== WHAT YOU HAVE TO DO ==
Reproduce all records verbatim.

== RECORDS PROVIDED ==

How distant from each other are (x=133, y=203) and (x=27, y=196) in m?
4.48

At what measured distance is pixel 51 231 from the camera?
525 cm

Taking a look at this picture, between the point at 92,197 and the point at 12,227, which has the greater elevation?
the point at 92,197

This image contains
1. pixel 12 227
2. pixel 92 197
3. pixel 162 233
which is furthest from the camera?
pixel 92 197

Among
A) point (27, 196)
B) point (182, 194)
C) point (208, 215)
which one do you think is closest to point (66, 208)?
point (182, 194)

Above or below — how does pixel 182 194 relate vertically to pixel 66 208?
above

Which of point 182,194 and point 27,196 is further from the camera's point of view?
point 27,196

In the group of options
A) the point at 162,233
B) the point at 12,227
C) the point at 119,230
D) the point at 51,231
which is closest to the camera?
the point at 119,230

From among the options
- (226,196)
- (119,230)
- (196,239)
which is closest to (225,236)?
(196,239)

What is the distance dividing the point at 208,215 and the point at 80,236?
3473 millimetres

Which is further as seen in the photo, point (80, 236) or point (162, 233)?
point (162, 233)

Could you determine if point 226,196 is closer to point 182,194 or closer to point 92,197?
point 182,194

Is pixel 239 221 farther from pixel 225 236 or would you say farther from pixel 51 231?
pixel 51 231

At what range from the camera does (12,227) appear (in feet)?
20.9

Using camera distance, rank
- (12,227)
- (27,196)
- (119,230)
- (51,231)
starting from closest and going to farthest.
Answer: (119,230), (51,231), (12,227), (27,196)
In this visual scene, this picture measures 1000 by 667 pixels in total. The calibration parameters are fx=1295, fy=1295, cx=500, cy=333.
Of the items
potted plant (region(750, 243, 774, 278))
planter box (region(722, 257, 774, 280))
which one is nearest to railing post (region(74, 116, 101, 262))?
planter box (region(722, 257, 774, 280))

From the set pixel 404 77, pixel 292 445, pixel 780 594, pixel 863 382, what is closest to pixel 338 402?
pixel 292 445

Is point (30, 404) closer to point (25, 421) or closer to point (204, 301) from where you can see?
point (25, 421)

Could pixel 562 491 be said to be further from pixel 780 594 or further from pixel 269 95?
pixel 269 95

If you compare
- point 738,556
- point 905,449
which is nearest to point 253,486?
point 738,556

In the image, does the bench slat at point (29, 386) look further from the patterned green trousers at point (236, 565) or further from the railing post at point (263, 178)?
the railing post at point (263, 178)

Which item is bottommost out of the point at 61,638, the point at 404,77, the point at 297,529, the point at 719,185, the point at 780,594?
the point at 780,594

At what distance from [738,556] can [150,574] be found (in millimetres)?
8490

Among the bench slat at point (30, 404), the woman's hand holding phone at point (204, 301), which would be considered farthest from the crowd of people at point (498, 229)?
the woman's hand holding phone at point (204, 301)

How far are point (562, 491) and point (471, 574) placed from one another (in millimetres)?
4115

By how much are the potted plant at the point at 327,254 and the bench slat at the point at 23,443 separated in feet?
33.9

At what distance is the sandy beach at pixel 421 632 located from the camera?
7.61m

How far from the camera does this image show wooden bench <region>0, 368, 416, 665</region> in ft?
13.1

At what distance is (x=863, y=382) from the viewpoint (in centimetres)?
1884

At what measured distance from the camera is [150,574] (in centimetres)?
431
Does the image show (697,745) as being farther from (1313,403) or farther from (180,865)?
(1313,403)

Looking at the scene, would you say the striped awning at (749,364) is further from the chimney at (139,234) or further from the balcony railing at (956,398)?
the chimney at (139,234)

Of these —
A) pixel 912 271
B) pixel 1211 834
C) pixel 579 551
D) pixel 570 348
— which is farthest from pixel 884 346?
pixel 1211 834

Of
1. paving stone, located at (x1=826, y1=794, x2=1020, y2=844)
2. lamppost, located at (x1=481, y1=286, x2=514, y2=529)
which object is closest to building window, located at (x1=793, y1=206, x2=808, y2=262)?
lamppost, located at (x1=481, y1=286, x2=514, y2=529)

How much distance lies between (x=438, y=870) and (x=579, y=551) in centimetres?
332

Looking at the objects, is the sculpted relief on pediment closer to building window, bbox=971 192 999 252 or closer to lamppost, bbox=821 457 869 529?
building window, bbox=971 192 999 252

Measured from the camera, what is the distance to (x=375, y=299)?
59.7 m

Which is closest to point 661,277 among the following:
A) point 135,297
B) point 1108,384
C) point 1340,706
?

== RESPONSE ==
How distant from each other are (x=133, y=203) and (x=27, y=196) in m?
4.48

At what measured distance is pixel 51 231 from the camera?
525 cm

Taking a look at this picture, between the point at 92,197 and the point at 12,227, which has the greater elevation?
the point at 92,197

This image contains
1. pixel 12 227
2. pixel 92 197
3. pixel 162 233
which is furthest from the camera?
pixel 92 197

Among
A) point (27, 196)
B) point (182, 194)
C) point (208, 215)
which one do you think is closest to point (66, 208)?
point (182, 194)

Above or below — how does pixel 182 194 relate vertically to pixel 66 208?
above

Which of point 182,194 and point 27,196 is further from the camera's point of view?
point 27,196

In the group of options
A) the point at 162,233
B) the point at 12,227
C) the point at 119,230
D) the point at 51,231
which is closest to the camera?
the point at 119,230

From among the options
- (226,196)
- (119,230)
- (196,239)
which is closest to (225,236)?
(196,239)

What is the distance dividing the point at 208,215 and the point at 80,236?
3473 millimetres

Which is further as seen in the photo, point (80, 236) or point (162, 233)?
point (162, 233)

Could you determine if point 226,196 is closer to point 182,194 or closer to point 92,197?
point 182,194

Is pixel 239 221 farther from pixel 225 236 or would you say farther from pixel 51 231?
pixel 51 231

At what range from the camera does (12,227) appear (in feet)?
20.9

Using camera distance, rank
- (12,227)
- (27,196)
- (119,230)
- (51,231)
starting from closest and going to farthest.
Answer: (119,230), (51,231), (12,227), (27,196)
In this visual scene, this picture measures 1000 by 667 pixels in total. The calibration parameters are fx=1295, fy=1295, cx=500, cy=333.
Of the items
potted plant (region(750, 243, 774, 278))
planter box (region(722, 257, 774, 280))
which one is nearest to railing post (region(74, 116, 101, 262))?
planter box (region(722, 257, 774, 280))

From the set pixel 404 77, pixel 292 445, pixel 780 594, pixel 863 382, what is closest to pixel 338 402?
pixel 292 445

Is point (30, 404) closer to point (25, 421) or closer to point (204, 301) from where you can see?
point (25, 421)

Could pixel 562 491 be said to be further from pixel 780 594 or further from pixel 269 95?
pixel 269 95

If you compare
- point 738,556
- point 905,449
which is nearest to point 253,486?
point 738,556

In the image, does the bench slat at point (29, 386) look further from the patterned green trousers at point (236, 565) or further from the railing post at point (263, 178)?
the railing post at point (263, 178)

Which item is bottommost out of the point at 61,638, the point at 404,77, the point at 297,529, the point at 719,185, the point at 780,594?
the point at 780,594

At what distance from [738,556] can [150,574] be found (in millimetres)?
8490

Among the bench slat at point (30, 404), the woman's hand holding phone at point (204, 301), which would be considered farthest from the crowd of people at point (498, 229)?
the woman's hand holding phone at point (204, 301)

How far are point (562, 491) and point (471, 574) placed from one another (in millimetres)?
4115

By how much are the potted plant at the point at 327,254 and the bench slat at the point at 23,443 separated in feet?
33.9

At what distance is the sandy beach at pixel 421 632 located from the camera?
7.61m

How far from the camera does this image show wooden bench <region>0, 368, 416, 665</region> in ft?
13.1

At what distance is (x=863, y=382) from the viewpoint (in centimetres)?
1884

At what measured distance from the camera is [150,574] (in centimetres)?
431
Does the image show (697,745) as being farther from (1313,403) or farther from (180,865)?
(1313,403)

Looking at the scene, would you say the striped awning at (749,364) is further from the chimney at (139,234) or further from the balcony railing at (956,398)?
the chimney at (139,234)

Of these —
A) pixel 912 271
B) pixel 1211 834
C) pixel 579 551
D) pixel 570 348
— which is farthest from pixel 884 346?
pixel 1211 834

Of
1. paving stone, located at (x1=826, y1=794, x2=1020, y2=844)
2. lamppost, located at (x1=481, y1=286, x2=514, y2=529)
which object is closest to building window, located at (x1=793, y1=206, x2=808, y2=262)?
lamppost, located at (x1=481, y1=286, x2=514, y2=529)

How much distance lies between (x=438, y=870) and (x=579, y=551) in centimetres?
332

Looking at the objects, is the sculpted relief on pediment closer to building window, bbox=971 192 999 252 or closer to lamppost, bbox=821 457 869 529?
building window, bbox=971 192 999 252

Measured from the camera, what is the distance to (x=375, y=299)?
59.7 m

Which is closest to point 661,277 among the following:
A) point 135,297
B) point 1108,384
C) point 1340,706
?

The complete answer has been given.